Ende des Jahres 1917 erschien eine Nummer „Deutsches Volksblatt“, das den früheren „Morgenstern“, ein religiös verschrobenes Blatt, ersetzen sollte; doch blieb es nur bei dieser einzigen Nummer.

Im März 1918 begann in Saratow der „Vorwärts“, das Organ der Sozialisten des deutschen Wolgagebiets, zu erscheinen. Es trat voll und ganz für die Sowjetmacht ein und kämpfte im engsten Einvernehmen mit den Organen der Regierung gegen die Ausbeutung und Knechtung und ähnlicher Auswüchse des Protzentums.

Anfangs Juni 1918 wurde der „Vorwärts“ durch die „Nachrichten“ ersetzt. Letztere waren das Organ des damaligen Kommissariats für deutsche Angelegenheiten im Wolgagebiet und nachher des Gebietsvollzugskomitees der Räte und des Gebiets-komitees der RKP des Gebiets der Wolgadeutschen.
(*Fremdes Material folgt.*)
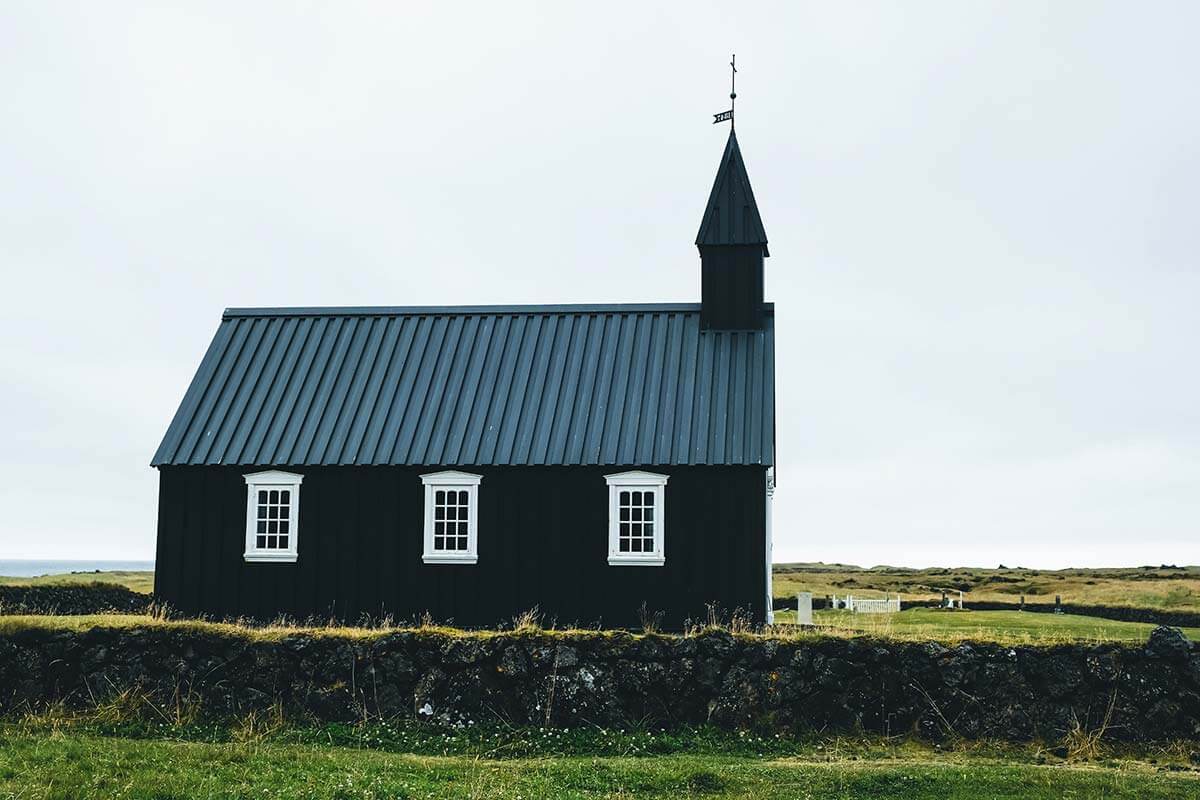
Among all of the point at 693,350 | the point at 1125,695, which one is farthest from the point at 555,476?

Als ein solches Organ vertreten die „Nachrichten“ unentwegt die Interessen der werktätigen Massen unseres Gebiets, unseres Staates und der ganzen Welt.

Im August 1918 fand „Der Kolonist“ einen Nachfolger in Katharinenstadt unter dem Namen „Kommunist“, der bis April 1919 existierte, worauf er den „Nachrichten“ einverleibt wurde, nachdem diese mit den Gebietsanstalten aus Saratow nach Katharinenstadt, nunmehr Marxstadt, übergegangen waren.

Unter anderen Organen, die noch in den ersten überaus schweren Zeiten der Revolution entstanden, sind noch zu nennen: „Die Arbeitsschule“ Nr. 1, „Volksbildung“ Nr. 1, „Arbeit und Kampf“ bis Nr. 16, „Bauernzeitung“, „Meldeblatt“, ferner Zeitungen und Zeitschriften für die Jugend: „Spiel und Arbeit“ bis Nr. 7, „Die Rote Jugend“, „Zum Kommunismus“ und „Die Zukunft“.

Alle diese letztgenannten Organe mußten unter den überaus schweren Verhältnissen des Hungers und anderer widerwärtiger Erscheinungen, wie man aus obigen Angaben ersieht, nach längerem oder kürzeren Bestehen eingehen oder, wie „Die Rote Jugend“, den jetzt noch bestehenden Organen einverleibt werden.

Seit dem 18. September 1922 erscheint nebst den jetzt noch bestehenden „Nachrichten“ und der seit Januar 1922 aus der „Bauernzeitung“ entstandenen Zeitschrift „Unsere Wirtschaft“ noch eine neue russische Tageszeitung, die „Trudowaja Prawda“ in dem jetzigen Gebiet der Wolgadeutschen, das nach seiner Abrundung im vorigen Jahr auch einen beträchtlichen Teil russische Bevölkerung enthält. Alle diese drei Organe sind bestrebt, alles zu tun, was in ihren Kräften steht, für die Werktätigen des Gebiets, des Sowjetlandes und der ganzen übrigen Welt.


Unsere Wirtschaft, 1923, Nr. 19-20, S. 581-583.